Problem details. Output the data below exactly, without images.

┌──

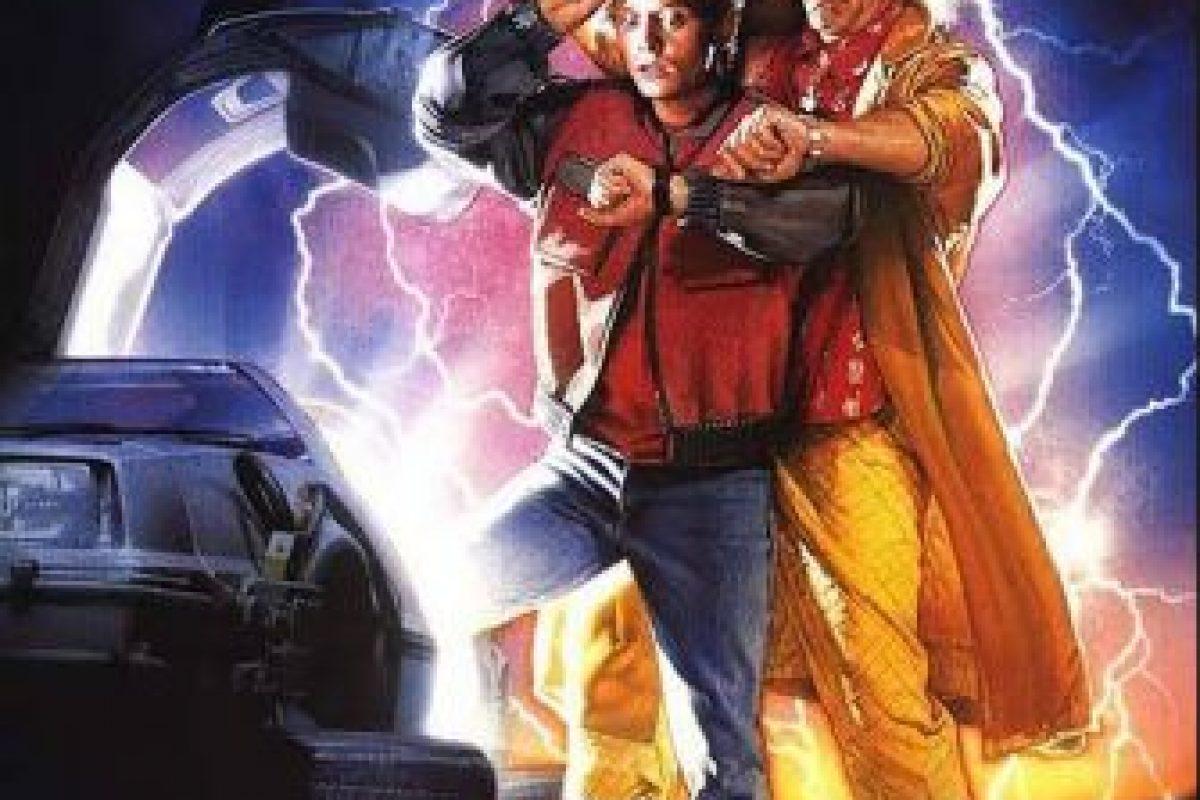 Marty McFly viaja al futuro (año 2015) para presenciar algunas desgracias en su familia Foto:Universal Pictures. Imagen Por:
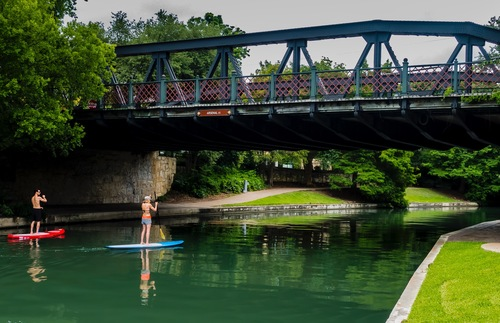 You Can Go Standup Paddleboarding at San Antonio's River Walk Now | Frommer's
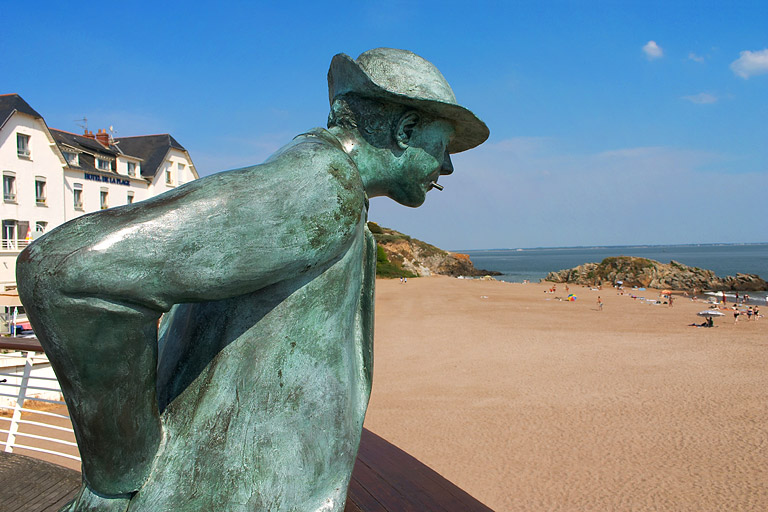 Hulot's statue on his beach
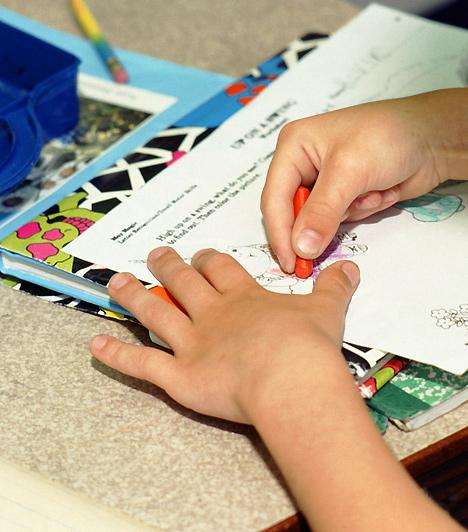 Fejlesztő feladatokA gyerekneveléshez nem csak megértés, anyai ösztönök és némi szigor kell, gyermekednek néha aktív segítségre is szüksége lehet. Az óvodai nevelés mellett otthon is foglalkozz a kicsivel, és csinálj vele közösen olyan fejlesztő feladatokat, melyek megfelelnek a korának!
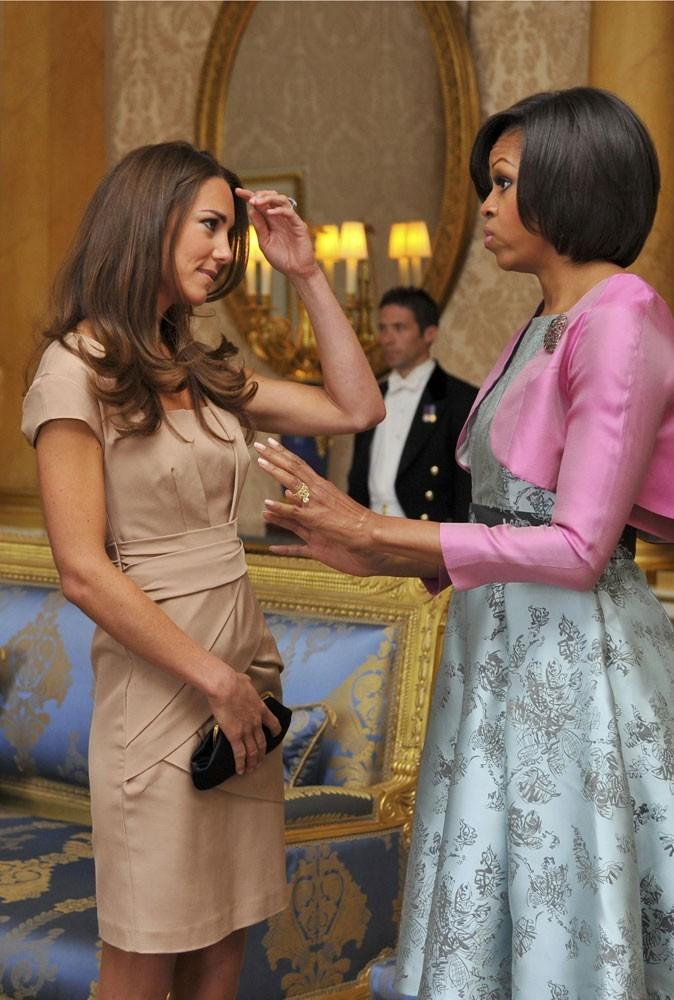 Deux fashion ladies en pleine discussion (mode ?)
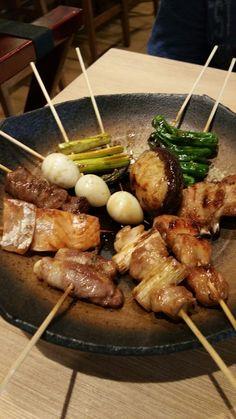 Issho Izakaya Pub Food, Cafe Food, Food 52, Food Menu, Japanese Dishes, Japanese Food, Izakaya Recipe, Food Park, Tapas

└──

Written answer.
 Marty McFly viaja al futuro (año 2015) para presenciar algunas desgracias en su familia Foto:Universal Pictures. Imagen Por:
 You Can Go Standup Paddleboarding at San Antonio's River Walk Now | Frommer's
 Hulot's statue on his beach
 Fejlesztő feladatokA gyerekneveléshez nem csak megértés, anyai ösztönök és némi szigor kell, gyermekednek néha aktív segítségre is szüksége lehet. Az óvodai nevelés mellett otthon is foglalkozz a kicsivel, és csinálj vele közösen olyan fejlesztő feladatokat, melyek megfelelnek a korának!
 Deux fashion ladies en pleine discussion (mode ?)
 Issho Izakaya Pub Food, Cafe Food, Food 52, Food Menu, Japanese Dishes, Japanese Food, Izakaya Recipe, Food Park, Tapas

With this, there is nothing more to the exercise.